An Interview with Simon Rand

Hello all. It’s that time of the week again, when we introduce a creative type and ask them the seven handsome and pretty questions.

Today’s guest, Simon, brings a new slant to our usual interview. As you can read in his biog, he is “torn between … the left and right sides of his brain”. It’s something we here at H&P have been discussing a lot recently. About having people on here that are extremely creative but who channel that creativity through jobs which, from the outside, may not seem ‘artistic’. We sometimes think there are boundaries to what and who is an artist, but is this actually correct? Why is an accountant not creative working with figures and spreadsheets? Do you have to have a paintbrush in your hand or be on the stage? We certainly don’t think so.

So Simon is somewhere in between as he says himself …

“Simon Rand is director at iorum, a Dublin based web and mobile development company established in 2006. He has programmed since he was 7 years old, got into graphic design in his teens and studied industrial design in NCAD. As a result of this, Simon is constantly torn between satisfying both the left and right sides of his brain, not helped by a burning desire to return to his band playing days of old.”

How and where are you today?

 I’m good. The July rain is pouring down on the rooflights above me and I’m sitting at my shiny desk in our office in the very centre of Dublin. I’m sitting in a chair I wrote an essay about in college, which I bought with money I got with a design award I won when I graduated.

How would you describe the journey that has brought you to this place? And was this the destination you had in mind?

Looking back on it my journey has been much more calculated and intentional than I realised at the time. The control freak in me could be warping my memory to think this way, but there has been some moments where I made big decisions which I can clearly see affected where I am today. It’s obviously naive to think we are the sole orchestrators of our successes and failures, but I believe there is some truth in this, I feel too many people are too afraid to admit it and take responsibility for their actions and decisions.

 On the face of it, where I am at this point is pretty close to what I had in mind, but I don’t think anyone, or anything, can prepare you for the reality of when you arrive. I’ve come to accept that the process will never end, until I ultimately do. I’m glad that in some aspects of my life I never waited for the day I thought it would all start, but there are some other parts that I was a bit of a coward and spent time waiting for my wisdom or experience to tell me I was ready to begin.

Do you have a process to ensure you are in the right frame of mind to create?

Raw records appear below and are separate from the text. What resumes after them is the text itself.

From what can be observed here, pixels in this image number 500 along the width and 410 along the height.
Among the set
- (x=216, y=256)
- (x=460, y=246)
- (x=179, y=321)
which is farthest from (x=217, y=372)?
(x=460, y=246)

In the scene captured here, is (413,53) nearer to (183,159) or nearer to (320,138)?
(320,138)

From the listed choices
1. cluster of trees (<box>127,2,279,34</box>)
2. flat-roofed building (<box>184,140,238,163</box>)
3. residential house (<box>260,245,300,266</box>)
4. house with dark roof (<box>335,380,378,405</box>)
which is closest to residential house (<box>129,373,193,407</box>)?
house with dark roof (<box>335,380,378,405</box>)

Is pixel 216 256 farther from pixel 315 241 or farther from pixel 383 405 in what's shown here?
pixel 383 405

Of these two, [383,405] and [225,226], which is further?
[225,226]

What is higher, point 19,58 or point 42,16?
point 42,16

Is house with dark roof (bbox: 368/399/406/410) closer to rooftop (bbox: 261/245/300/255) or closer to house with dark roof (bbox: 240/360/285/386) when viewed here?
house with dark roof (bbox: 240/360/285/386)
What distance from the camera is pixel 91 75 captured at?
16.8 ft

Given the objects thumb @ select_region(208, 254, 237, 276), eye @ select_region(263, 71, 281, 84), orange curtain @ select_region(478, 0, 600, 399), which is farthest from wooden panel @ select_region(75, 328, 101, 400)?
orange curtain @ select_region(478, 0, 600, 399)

I have grand ideas about this, but in reality I create when I have to. I’m happiest with the things I create when they just happen, but this is the rare case, usually for things to happen, I have to have some pressure applied. This does seems to be changing as I get older, maybe because my priorities are changing, as I realise I can no longer spend my life working, so that feels like it is be becoming the pressure that makes me create.

 As this changes I think it’s important to accept that you’ll sometimes be in the right frame of mind, and sometimes not, the key is giving yourself the time and space to allow this to happen.

 Day to day, I’m a terrible list maker and ignorer. I’ve tried every methodology, computer programme, app and web site, and I’ve yet to find the right way to give me the time I need to create. (Pen and notepad always wins by the way)

 How do you think your background and culture influences your creations?

I think these only influence me to a certain extent. There’s inevitable consequences as a result of your background, like the opportunities that you are given and the people you spend your days with, but I do believe there’s a cutoff point. I suppose when you enter the world on your own, you realise that these things are somewhat irrelevant, and at that point you can choose to carve your own way regardless of where you’ve come from.

In terms of my work, I don’t think there’s the opportunity to express myself greatly in what I do, my creations are far more functional than expressive. I’m ok with this, I’ll always have this to hide behind when someone criticises something I’ve done.

What does beauty mean to you?

Beauty is solace. It’s in a loved ones face, an environment, a painting, music, a product, a line of code, whatever gives you a sense of calm, joy or any other number of (both positive and sometimes negative) emotions. Beauty takes you from your own internal thoughts and reminds you that experiences are there to be had and creation is something we all have the power and ability to do.

If we had interviewed you when you were 11, what would you have told us you wanted to be when you grew up?

I’ve told this story to so many people at this stage.. I wanted the world, but I had three passions, cars, Lego and planes. I now have a friend who works as a designer for Aston Martin, I have another friend who works as a designer for Lego, that leaves a pilot–I think there’s still time for me yet?

What advice have you received that you want everyone to benefit from?

I’ve found this question the hardest, there’s very little advice that I’ve been given that I remember. No disrespect to anyone who’s given me advice, I’m sure it’s gone in and has been stored, but there’s not much coming to mind when I try and think of one particular piece.

Some advice that was important to me when I was younger was something my Mum used to say, I could be a bit of a anxious kid, and she always used to tell me that “everything will pass” if I was worried about something. I still use this to get me through things but as I’m a little older now this has taken on another meaning in that good things pass too, so it’s important to make the most of them.

***

Thank you so very much Simon, we love your answers. Welcome to the family!